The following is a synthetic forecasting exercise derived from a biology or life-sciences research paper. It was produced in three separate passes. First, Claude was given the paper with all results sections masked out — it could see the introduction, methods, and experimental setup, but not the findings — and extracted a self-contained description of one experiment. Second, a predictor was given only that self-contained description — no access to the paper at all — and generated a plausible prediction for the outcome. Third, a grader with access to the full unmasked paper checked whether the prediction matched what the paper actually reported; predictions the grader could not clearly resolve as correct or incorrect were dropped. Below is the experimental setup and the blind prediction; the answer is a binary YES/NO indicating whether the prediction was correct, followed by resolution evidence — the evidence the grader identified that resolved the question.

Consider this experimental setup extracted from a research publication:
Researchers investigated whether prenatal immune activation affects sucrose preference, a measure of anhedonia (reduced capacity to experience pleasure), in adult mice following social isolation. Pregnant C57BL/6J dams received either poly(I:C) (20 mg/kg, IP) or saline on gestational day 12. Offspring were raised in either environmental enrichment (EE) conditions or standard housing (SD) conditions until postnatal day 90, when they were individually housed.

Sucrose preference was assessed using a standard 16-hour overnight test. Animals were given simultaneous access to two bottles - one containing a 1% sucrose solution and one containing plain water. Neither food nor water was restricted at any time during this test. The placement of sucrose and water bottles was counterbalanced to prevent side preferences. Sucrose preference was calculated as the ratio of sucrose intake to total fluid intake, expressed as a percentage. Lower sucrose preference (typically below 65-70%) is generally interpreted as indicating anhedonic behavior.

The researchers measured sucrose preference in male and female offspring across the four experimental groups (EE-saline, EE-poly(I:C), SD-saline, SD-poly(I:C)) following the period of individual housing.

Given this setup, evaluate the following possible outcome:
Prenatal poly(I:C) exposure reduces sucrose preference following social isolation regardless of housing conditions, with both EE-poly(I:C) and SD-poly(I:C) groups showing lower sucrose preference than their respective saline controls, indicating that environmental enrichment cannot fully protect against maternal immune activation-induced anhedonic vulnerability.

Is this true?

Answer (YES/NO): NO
-*-*-
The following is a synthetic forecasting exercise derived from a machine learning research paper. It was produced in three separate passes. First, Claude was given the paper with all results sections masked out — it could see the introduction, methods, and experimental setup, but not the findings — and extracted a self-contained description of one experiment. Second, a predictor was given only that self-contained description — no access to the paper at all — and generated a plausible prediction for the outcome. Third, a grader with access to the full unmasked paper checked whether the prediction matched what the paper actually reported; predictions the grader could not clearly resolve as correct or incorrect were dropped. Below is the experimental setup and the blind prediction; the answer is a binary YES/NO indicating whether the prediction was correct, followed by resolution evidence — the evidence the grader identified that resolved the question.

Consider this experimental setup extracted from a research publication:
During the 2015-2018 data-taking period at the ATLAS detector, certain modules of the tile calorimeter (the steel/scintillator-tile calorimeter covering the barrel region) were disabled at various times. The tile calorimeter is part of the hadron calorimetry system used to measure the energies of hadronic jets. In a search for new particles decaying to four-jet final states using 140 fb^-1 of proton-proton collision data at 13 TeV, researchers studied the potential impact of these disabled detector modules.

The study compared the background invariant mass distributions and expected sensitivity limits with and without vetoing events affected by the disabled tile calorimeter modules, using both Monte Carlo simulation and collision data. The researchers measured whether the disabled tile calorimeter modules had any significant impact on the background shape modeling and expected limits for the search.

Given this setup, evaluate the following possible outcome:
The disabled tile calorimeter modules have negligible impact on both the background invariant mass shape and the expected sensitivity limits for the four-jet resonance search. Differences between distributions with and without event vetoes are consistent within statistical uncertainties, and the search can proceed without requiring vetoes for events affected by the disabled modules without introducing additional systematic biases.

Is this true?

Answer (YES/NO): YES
-*-*-
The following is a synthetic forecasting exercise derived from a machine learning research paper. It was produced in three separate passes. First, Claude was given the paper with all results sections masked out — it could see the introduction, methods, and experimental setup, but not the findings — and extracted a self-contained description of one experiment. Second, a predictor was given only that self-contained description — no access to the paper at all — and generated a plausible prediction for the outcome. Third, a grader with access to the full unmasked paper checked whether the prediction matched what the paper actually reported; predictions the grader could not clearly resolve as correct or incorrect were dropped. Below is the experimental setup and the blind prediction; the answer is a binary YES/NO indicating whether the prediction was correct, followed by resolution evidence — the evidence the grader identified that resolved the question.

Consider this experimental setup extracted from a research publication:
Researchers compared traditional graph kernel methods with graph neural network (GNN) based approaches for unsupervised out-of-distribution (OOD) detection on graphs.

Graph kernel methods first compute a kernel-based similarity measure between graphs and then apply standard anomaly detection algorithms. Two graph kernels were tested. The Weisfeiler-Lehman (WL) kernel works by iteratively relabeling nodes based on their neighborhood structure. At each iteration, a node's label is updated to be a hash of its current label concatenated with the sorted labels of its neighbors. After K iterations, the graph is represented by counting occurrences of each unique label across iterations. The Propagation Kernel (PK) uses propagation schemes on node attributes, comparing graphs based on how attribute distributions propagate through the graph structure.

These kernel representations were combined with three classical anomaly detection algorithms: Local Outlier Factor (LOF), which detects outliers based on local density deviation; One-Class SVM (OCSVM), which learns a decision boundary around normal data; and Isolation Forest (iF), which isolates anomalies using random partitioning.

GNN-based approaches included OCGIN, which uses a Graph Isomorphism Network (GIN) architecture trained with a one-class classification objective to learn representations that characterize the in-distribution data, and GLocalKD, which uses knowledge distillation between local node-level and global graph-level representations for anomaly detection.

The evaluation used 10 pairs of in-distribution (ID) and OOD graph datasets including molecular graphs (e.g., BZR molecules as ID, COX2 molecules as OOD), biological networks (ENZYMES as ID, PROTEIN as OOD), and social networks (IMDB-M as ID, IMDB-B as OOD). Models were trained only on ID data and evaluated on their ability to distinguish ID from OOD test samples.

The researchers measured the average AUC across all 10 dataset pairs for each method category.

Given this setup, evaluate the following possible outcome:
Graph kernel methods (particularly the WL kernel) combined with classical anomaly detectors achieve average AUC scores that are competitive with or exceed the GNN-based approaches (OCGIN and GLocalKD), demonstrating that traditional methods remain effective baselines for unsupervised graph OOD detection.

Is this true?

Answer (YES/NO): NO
-*-*-
#### Assignment
Return every line of the listing above where "average" appears.

#### Solution to this problem
The researchers measured the average AUC across all 10 dataset pairs for each method category.
Graph kernel methods (particularly the WL kernel) combined with classical anomaly detectors achieve average AUC scores that are competitive with or exceed the GNN-based approaches (OCGIN and GLocalKD), demonstrating that traditional methods remain effective baselines for unsupervised graph OOD detection.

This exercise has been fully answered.